Mardi 22 juin 2021, BE SMART reçoit Xavier Caïtucoli (PDG, Transition)


Transition énergétique : les SPAC à la rescousse ?

Le fondateur de Direct Energie, Xavier Caïtucoli et ses deux associés Erik Maris et Fabrice Dumonteil ont annoncé la création d’un SPAC baptisé « Transition ». Ils ont l’ambition de lever des fonds et d’entrer à la Bourse de Paris pour faire émerger un nouvel acteur européen majeur de la transition énergétique.

La folie des SPAC est-elle en train de gagner la place parisienne ? En tout cas, le phénomène commence à prendre de l’ampleur. «C’est un outil financier, un objet qu’on va coter en bourse en levant des fonds, avec une thèse d’investissement», résume Xavier Caïtucoli. La thèse des fondateurs de « Transition » est claire : «la transition énergétique rentre dans une nouvelle phase, et elle a besoin de beaucoup de financements, mais aussi d’un nouvel écosystème pour transformer les acteurs», indique-t-il.  

Mais alors pourquoi choisir une «Special Purpose Acquisition Company» pour parvenir à cet objectif ? «On va entrer dans une période d’accélération et de transformation inouïe dans les 30 prochaines années, et le SPAC permet à la fois de réunir des capitaux aujourd’hui, des capitaux demain grâce à la cotation mais aussi des savoir-faire», argumente Xavier Caïtucoli.  

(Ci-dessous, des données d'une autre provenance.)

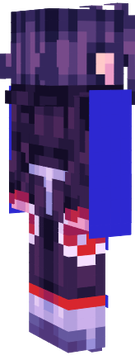 zitachi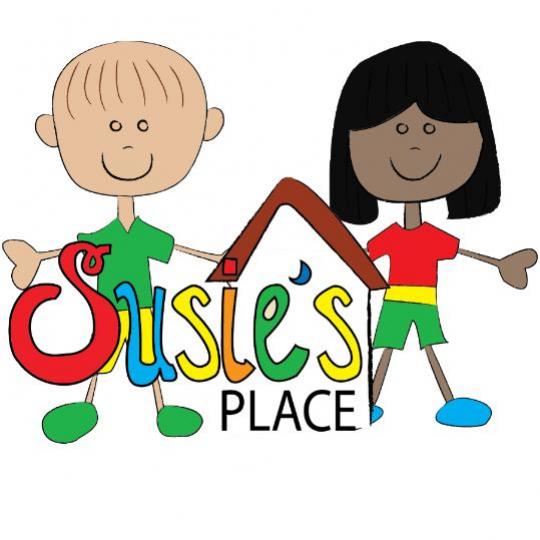 Organization Logo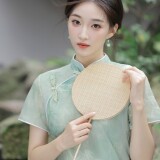 7RC7kT1Ye-a273Ua32600c91a3fd137f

Pour le fondateur de « Transition », l’acteur qui naîtra de ce SPAC aura besoin de tous ces éléments pour se transformer en « vrai énergéticien ». Il identifie un grand nombre d’ETI, «des acteurs de phase 1 de la transition énergétique qui ont pu se développer à coups de subventions», précise-t-il. Problème : cette source de financement s’est considérablement tarie depuis. Pour se développer davantage et «passer à la phase 2», les SPAC deviennent une alternative crédible pour accéder à des capitaux et à du savoir-faire. D’autant qu’il y aura beaucoup de places à prendre. «La production d’électricité d’ici à 2050 va être multipliée par 2, si on veut atteindre la neutralité carbone il faut quitter le pétrole et aller vers l’électricité, qui va être de plus en plus produite par du renouvelable. Aujourd’hui dans le monde la part de renouvelable dans la production c’est à peu près 10%, et cela va passer à 50-60% à horizon 2050», développe Xavier Caïtucoli.   

L’objectif de transformation totale de la production d’énergie d’ici à 2050 fixé par l’Agence Internationale de l’énergie implique une «accélération obligatoire» mais aussi une «disruption technologique» en plus de la «disruption financière» que représente le tarissement des subventions, estime le fondateur de Transition. Partant de ce constat, son SPAC cherche un acteur «capable d’aller sur toute la gamme de production d’énergie» pour faire émerger une entité européenne majeure de la transition énergétique.